- TEXT SEGMENT -
And the Emmy Goes To…
Our Emmys, on the table right after we got them
David and I got into the car, fastened our seatbelts, and just sat there for a second. I turned in my seat to meet David’s eyes. We stared at each other in silence, allowing the surreality of the past few hours to seep in. I mirrored David’s expressions: a flicker of disbelief, a quirky smirk that slowly morphed into an enormous grin.
It’s not like we’d been intentionally suppressing our excitement back in the ballroom, it’s just that the concept of what had just happened didn’t hit us until we’d stepped away from the noise and lights and had a moment to sit in a quiet, dark space. “We just won Emmys,” I said. David nodded, his grin intact. “Did you ever think? I mean — like, WHAT? An Emmy?” I guffawed, and David tittered.
“Our first try ever making a TV show. It’s not even our job,” David began.
“And we hit it out of the fucking park,” I finished for him. David smiled at my rare demonstration of confidence. On any normal day, regardless of whatever project I’m working on, I’m a broken record stuck on the line, “I can do better.” But for this one night, I was dancing in the endzone.
A year ago, I was only vaguely aware that the National Academy of Television Arts and Sciences had regional chapters, which meant Emmys could be awarded to shows that weren’t aired nationally. I knew of local friends and colleagues, all in the field of journalism, who had multiple statuettes of the golden winged woman holding up what I’d always thought was a globe, but is, in fact, an atom. Her wings, I recently learned, represent “the muse of art,” and the atom “the electron of science.”
Our show, Art Pulse TV, came to be after I was contracted by a local nonprofit arts organization to create a television program highlighting the arts in San Diego and Baja. I was the executive producer and host, and I brought in David, my resident fine-art photographer and all-around perfectionist, to direct. But our titles were formalities: David produced as much as I did, and I directed as much as he did. As with any project we take on, we poured all of our time, energy, and passion into that show — we created 19 half-hour episodes in 22 weeks and brought them all in under budget.

Entries from an annotation dataset:
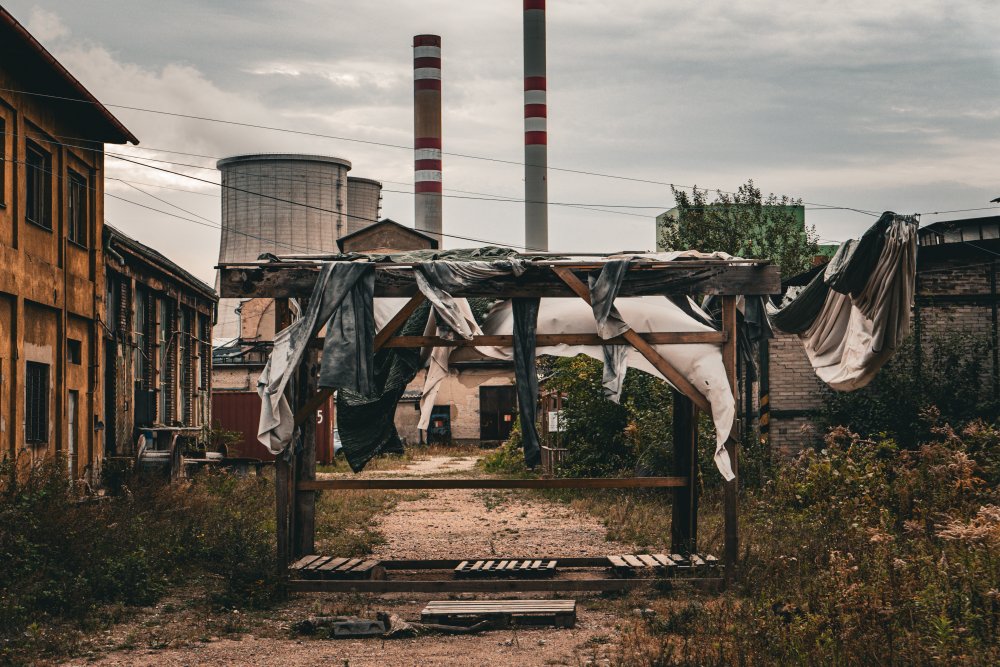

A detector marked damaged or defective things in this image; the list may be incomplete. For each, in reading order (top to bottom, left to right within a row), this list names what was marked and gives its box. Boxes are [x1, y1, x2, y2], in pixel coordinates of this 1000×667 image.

broken window [25, 362, 49, 446]
torn fabric sheet [258, 264, 376, 456]
torn fabric sheet [476, 298, 736, 480]
torn fabric sheet [588, 258, 628, 402]
torn fabric sheet [768, 213, 916, 392]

- AIM -
In the Emmy story, list each facial expression named in the sentence that begins "I mirrored David’s expressions". You can leave the entries aside.

- RESULT FOR THIS EXERCISE -
- a flicker of disbelief
- a quirky smirk
- an enormous grin